Lets try something "harder":

In [19]:
val col1 = getInt("int_1")
val col2 = getString("int2").warningCastTo[Int]
val addColumns = col1 + col2

dfadd.withColumn("add", addColumns).show

: 

See, each error explainded and located. Right on the target.

Ok, but will be asking for yourself, What is the dark side? Nothing, trully nothing, all your optimizations will work as pure Dataframe API, you still use your everydate Dataframe as normal if you want/need to.

## Alternatives to Doric

Doric is created to have a better and safer API for spark, but with the idea to be simple, and not a complete change for a spark developer.
Spark already has a typed API in scala with DataSet, but this API is not very frendly with all the optimizations.

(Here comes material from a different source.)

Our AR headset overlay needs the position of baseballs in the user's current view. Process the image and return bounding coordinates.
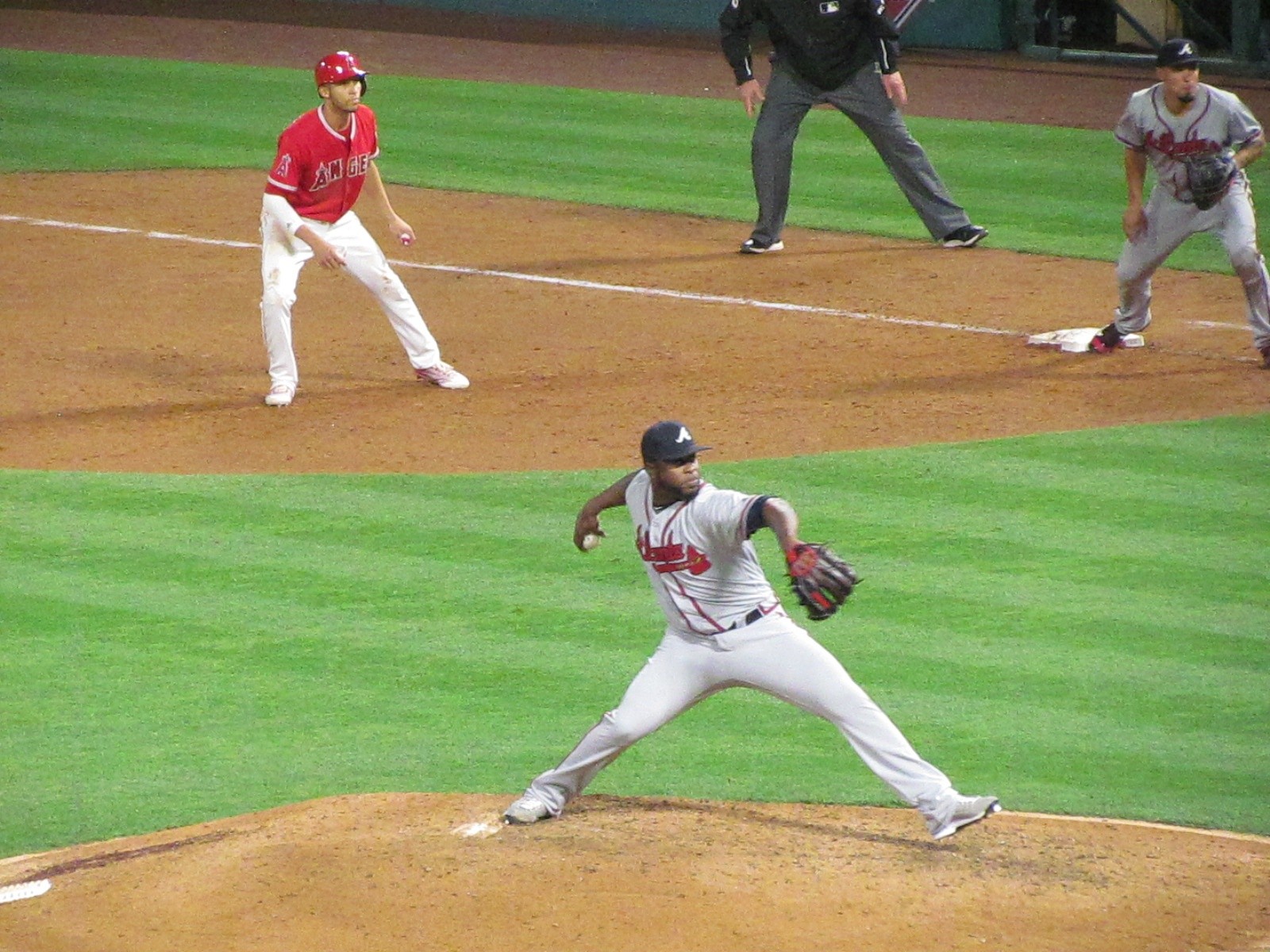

We also have [Typelevel frameless](https://github.com/typelevel/frameless), that has a great API, that keeps the Dataset typed, and is fully compatible with the spark optimizations.

But bouth DataSet and Frameless TypedDataset share a common idea, to keep the whole schema allways. In both cases it has to be recreated with a case class. For example, if we expect our Dataset with 3 columns, 2 of them as string for the name and surname, and the third as an integer for the age, we would need to model it with the following:

```scala
case class User(name: String, surname: String, age: Int)

val ds: DataSet[User] = ???
```
If we want to enrich our row with the city, we have to use a new Structure, so we need to declare another case class

```scala
case class UserWithCity(name: String, surname: String, age: Int, city: String)

val ds2: DataSet[UserWithCity] = ds.???
```
In both dataset and typedDataset this is required, the thing that changes is the method to call.

This `case class` creation is acceptable if we don't have to transform the schema of the DataSet a lot, but if you are a spark develper, is not the normal case.

Other problem of this way to work, is that we cant do functions that transform a DataSet of an inteface, i mean, if we have different Datasets, that have different schemas but share a couple of columns that we whant to transform with the same function something like:

```scala
def parseTimestamp(df: DataFrame): DataFrame = 
   df.withColumn("timestampParsed", parse(df("timestamp")))
```

This can be seen as an inteface:

```scala
trait WithTimestamp {
    val timestamp: String
}

trait WithTimestampParsed {
    val timestampParsed: Long
}

def parseTimestamp[T <: WithTimestamp](df: Dataset[T]): Dataset[T with WithTimestampParsed] =
   df.withColumn("timestampParsed", parse(df("timestamp")))
```

I wish this code was as simple as i putted, but in the real world its very hard for the developer to do this.

And this is the reason to create Doric, its a balance between static and type safety for columns, but keeping the DataFrame as a dynamic data structure. Allowing the developer with previous knowledge of spark to jump in almost instantly, and for somebody thats getting into spark, skip the common erros for the beginer.